Сегодня анализабельным, поддающимся анализу в культуре считают все без исключения, чем названное замешательство полностью устраняют. Публичное применение готового аналитического метода к культурному материалу больше не вызывает в публике никакой тревоги, кроме разве что остаточной, связанной с вопросом о том, зачем это все аналитику понадобилось и для чего он прилагает свои усилия. Тревога эта, тем не менее, небеспочвенна, поскольку чутко реагирует на нечто не просто автоматическое, но и откровенно навязываемое, лежащее в основе современной психоаналитической деятельности в области культуры. Настоятельность применения анализа к культурным и социальным феноменам сохраняется, поскольку аналитики воспринимают ее как обращенное к ним требование. Ответить они могут лишь новым «психоаналитическим комментарием» к кинофильму или политической ситуации, невзирая на всю двусмысленность этого акта, поскольку ничего, кроме профессиональной бравады, в такой деятельности не прочитывается.
Следствием наделения психоаналитика ролью эксперта становится смещение акцентов: соглашаясь с амплуа массового затейника, он одновременно предстает просветителем. Положение просветителя всегда комично, но в данном случае оно означает забвение истинных причин, по которым Фрейд участвовал в инициативах, будто бы свидетельствующих о его стремлении это положение занять, – в лекциях, выступлениях, в основании аналитических сообществ.

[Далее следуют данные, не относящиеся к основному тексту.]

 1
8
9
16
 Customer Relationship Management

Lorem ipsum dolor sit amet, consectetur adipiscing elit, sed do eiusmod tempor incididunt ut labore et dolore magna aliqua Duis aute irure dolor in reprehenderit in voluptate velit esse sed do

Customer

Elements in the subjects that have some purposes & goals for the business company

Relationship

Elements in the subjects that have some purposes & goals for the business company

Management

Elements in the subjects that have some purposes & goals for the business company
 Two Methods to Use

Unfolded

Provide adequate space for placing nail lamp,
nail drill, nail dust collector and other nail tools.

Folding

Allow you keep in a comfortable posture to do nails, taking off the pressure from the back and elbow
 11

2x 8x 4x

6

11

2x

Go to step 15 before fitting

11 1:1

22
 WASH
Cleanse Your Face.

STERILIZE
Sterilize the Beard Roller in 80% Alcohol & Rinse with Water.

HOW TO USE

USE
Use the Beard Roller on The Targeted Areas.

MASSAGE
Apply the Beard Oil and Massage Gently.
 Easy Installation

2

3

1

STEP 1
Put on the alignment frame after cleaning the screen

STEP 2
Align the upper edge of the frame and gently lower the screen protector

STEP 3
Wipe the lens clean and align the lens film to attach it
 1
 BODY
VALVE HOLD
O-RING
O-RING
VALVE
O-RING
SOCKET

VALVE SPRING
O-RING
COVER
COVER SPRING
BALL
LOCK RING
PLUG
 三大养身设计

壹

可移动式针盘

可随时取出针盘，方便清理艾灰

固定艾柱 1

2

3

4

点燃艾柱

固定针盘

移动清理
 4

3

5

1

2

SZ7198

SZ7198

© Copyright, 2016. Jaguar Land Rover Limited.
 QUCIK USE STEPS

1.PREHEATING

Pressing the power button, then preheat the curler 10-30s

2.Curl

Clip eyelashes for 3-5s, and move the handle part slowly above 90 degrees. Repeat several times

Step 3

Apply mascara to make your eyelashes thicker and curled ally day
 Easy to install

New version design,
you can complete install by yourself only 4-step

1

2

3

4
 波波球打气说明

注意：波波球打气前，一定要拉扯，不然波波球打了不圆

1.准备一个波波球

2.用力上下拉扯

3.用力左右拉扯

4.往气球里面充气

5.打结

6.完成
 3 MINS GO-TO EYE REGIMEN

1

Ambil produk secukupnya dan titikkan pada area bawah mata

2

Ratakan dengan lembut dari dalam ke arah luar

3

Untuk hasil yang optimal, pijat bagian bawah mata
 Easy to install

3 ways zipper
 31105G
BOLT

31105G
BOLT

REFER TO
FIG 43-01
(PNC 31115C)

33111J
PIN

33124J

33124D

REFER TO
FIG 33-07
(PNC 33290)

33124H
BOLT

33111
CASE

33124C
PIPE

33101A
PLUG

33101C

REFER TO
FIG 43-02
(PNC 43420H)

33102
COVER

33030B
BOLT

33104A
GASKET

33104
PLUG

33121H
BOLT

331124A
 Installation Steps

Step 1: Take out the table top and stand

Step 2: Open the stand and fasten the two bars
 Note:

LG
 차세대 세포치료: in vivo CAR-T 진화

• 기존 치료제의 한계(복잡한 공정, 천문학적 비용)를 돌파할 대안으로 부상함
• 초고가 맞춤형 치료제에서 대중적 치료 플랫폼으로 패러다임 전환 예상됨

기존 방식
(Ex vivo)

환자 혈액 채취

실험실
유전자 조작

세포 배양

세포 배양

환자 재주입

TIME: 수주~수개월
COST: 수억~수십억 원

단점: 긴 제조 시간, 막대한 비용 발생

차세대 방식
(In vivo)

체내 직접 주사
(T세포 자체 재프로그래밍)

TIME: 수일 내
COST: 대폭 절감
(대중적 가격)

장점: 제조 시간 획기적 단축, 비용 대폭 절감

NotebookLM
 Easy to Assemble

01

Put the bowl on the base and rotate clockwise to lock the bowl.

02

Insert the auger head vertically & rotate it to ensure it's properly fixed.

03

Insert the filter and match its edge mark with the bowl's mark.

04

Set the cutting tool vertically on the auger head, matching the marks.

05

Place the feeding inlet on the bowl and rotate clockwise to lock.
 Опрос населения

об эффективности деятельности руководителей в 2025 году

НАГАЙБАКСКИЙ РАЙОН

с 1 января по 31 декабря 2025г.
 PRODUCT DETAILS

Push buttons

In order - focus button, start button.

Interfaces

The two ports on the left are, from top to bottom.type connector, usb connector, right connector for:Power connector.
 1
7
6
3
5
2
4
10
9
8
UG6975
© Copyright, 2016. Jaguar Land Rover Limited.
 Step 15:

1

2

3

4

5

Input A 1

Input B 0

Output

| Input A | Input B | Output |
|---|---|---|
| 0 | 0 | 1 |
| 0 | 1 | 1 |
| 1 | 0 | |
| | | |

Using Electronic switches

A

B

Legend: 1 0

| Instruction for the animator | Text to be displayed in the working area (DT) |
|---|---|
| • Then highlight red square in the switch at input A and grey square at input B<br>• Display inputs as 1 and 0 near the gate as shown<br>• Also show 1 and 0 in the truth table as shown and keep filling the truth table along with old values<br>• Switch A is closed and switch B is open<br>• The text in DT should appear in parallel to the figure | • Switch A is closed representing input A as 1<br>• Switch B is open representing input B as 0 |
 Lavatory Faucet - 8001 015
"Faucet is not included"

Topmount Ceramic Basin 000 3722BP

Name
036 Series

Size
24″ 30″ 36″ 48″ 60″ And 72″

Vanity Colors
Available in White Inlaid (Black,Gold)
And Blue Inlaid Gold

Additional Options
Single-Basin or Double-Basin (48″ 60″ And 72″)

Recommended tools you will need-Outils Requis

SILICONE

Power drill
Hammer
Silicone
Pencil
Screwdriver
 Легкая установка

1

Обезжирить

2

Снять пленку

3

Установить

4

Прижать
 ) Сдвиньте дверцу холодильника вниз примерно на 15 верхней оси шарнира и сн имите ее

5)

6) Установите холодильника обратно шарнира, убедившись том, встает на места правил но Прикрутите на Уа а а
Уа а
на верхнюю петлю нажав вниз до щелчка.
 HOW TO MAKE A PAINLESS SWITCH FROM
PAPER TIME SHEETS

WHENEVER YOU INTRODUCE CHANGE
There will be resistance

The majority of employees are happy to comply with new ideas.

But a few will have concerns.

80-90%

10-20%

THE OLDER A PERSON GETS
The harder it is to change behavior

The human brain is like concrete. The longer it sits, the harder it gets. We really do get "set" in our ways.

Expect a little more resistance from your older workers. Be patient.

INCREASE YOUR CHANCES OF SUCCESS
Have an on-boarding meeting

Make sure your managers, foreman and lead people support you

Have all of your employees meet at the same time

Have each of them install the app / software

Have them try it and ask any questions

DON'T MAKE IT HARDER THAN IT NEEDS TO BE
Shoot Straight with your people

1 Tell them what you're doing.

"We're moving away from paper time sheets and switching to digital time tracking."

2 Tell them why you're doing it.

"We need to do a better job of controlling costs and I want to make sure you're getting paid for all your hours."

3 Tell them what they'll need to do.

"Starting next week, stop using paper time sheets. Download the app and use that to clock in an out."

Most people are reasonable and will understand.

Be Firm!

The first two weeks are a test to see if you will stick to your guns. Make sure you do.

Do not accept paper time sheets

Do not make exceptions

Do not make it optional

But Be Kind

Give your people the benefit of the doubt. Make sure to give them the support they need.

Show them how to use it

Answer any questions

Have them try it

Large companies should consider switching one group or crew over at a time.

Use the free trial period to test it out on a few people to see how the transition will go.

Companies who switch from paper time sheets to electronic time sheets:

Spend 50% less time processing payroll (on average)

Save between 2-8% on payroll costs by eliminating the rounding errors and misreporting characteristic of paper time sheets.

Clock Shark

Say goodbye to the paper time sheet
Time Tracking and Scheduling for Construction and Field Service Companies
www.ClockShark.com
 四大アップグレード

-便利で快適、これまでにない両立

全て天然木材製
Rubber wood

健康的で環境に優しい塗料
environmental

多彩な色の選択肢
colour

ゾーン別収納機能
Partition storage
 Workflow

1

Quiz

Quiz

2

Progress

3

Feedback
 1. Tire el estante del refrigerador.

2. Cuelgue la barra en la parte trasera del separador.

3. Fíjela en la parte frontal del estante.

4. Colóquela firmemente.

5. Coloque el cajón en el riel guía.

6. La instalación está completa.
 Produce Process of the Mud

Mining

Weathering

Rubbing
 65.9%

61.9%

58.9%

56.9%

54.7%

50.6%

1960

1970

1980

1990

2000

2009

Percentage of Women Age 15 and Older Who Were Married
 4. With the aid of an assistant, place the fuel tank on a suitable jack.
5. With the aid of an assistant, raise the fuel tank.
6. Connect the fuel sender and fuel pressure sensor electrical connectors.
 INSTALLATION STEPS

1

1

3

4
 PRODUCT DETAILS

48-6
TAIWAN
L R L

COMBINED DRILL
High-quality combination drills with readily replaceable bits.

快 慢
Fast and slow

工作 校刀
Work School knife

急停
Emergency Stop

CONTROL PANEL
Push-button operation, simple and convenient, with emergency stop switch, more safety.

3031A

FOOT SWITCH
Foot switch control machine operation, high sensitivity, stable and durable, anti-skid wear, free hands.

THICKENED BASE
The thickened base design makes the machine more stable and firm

Лежащее в основе активности Фрейда желание состояло не в ознакомлении публики с основами психоаналитической практики, а в оповещении ее о появлении субъекта, чье желание основывается на наблюдении за другим желанием в его симптоматической форме. Сказать, что этим субъектом был Фрейд, недостаточно – неоднократно приводя в пример данные самоанализа, он не столько принимает их на веру, сколько демонстрирует появление у субъекта этого нового желания. Отсюда та амбивалентность, с которой Фрейд подходит к вопросу самоанализа: приводя свою собственную бессознательную продукцию в качестве иллюстративного материала, он в конечном счете от этой идеи бесповоротно отказывается. Такое решение необходимо воспринимать в свете вышесказанного: дело не в том, что, как любят подчеркивать, для анализа необходима интерактивность, а в том, что желать увидеть плод желания и его невротический исход можно только будучи субъектом другого желания. Приводя себя самого в пример в качестве функционирующего субъекта бессознательного, Фрейд не восполнял нехватку практического материала, как принято считать. Его жест недвусмысленно указывал, что всякий, кто взялся анализировать, ищет не приращения аналитического знания – ведь «желания знать», как впоследствии заметил Лакан, не существует, – но непосредственно сконцентрирован на желании, которое вынуждено функционировать под направленным на него взглядом. Самоанализ в этом случае лишь показывает, насколько его субъект может быть близок к анализанту, вплоть до полного совпадения.